A well known tale has it that film director D.W Griffith invented the first set of false eyelashes during the filming of Intolerance, which was released in 1916. This profile enhancing effect gave leading lady, Seena Owen, a boost and the false eyelash was born.
But Hollywood was only following a trick that had been known for centuries and there are many references to false eyelashes before the twentieth century. Most gruesome of which is the technique of a Mrs Pomery who at her beauty establishment in Bond Street, London, removed hairs from the heads of her clients and sewed them onto their eyelids. This late nineteenth century remedy for sparse eyelashes definitely shows a commitment to beauty!
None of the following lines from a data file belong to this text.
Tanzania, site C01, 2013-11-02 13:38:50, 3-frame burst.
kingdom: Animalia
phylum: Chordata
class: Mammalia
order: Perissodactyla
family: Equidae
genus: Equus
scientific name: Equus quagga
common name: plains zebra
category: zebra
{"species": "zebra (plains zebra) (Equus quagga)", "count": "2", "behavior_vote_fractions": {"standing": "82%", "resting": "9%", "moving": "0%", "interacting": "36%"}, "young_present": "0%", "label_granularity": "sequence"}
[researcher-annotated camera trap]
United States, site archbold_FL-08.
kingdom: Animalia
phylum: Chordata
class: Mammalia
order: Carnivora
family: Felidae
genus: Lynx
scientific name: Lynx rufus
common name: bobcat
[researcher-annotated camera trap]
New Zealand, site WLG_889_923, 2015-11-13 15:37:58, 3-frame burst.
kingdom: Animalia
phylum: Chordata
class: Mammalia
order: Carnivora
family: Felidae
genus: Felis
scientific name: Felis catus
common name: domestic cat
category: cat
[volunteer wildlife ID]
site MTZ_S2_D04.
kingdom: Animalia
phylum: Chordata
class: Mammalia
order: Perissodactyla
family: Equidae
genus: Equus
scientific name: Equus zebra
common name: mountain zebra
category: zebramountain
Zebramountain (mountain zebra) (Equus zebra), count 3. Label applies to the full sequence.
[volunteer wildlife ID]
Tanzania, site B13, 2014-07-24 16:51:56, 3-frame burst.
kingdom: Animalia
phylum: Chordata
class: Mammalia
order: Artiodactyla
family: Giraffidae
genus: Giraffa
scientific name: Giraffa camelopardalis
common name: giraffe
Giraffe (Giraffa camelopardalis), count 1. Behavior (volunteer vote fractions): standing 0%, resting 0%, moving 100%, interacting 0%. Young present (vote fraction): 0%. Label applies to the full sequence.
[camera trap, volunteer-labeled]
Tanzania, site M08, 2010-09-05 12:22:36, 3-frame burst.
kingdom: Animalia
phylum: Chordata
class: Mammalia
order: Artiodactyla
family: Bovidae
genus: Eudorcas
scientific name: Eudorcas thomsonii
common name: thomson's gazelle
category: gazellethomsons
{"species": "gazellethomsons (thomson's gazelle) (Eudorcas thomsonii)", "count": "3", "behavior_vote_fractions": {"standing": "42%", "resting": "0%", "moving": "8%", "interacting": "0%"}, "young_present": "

The first true false eyelashes, as we know them, were pioneered by the great Max Factor and were made from human hair and gauze and gummed to the eyelid. Expensive, fiddly and with a short shelf life of a couple of hours the use of these accessories were initially limited to Hollywood film stars who wowed the crowd with their expressive eyes and graceful lash fluttering.
The real innovation that established false eyelashes as an everyday accessory came in 1923 when Karl Nessler, of permanent waving fame, patented a new machine for making false eyelashes. He introduced his “Nesto Lashes” which were cheaper, lasted longer and gave a more natural effect.
Interestingly they were also advertised as vital tools in “saving eyes from dust and light” bringing to mind the Ancient Egyptians belief in the magic properties of kohl.
By the 1930s false eyelashes were in reasonably common usage and came in a variety of lengths indeed their purpose was to increase the length of a ladies natural lash rather than thicken them.
After these extremes a more natural look was favoured in the 1940s and false eyelashes fell out of favour, except for the movie stars, for a while before becoming fashionable again in the 1950s.
But it is the 1960s and 70s were false eyelashes really came back into their own – bigger and better than ever.
The most common form was in a strip (either a long continuous one or in eye length) but they were also available as lash by lash ones.
The 1960s lash was thick and long and definitely not natural! Quality, and price, varied with expensive lashes made of mink, sable, seal or human hair but cheaper synthetic ones were also available. They also came in a variety of colours – two toned or tweed or double eyelashes of different colours for emphasis.
Max Factor also excelled in this 1969 advert with terribly bad lines such as “personal-eyes-ed” and the classic expression “you can’t muff it!”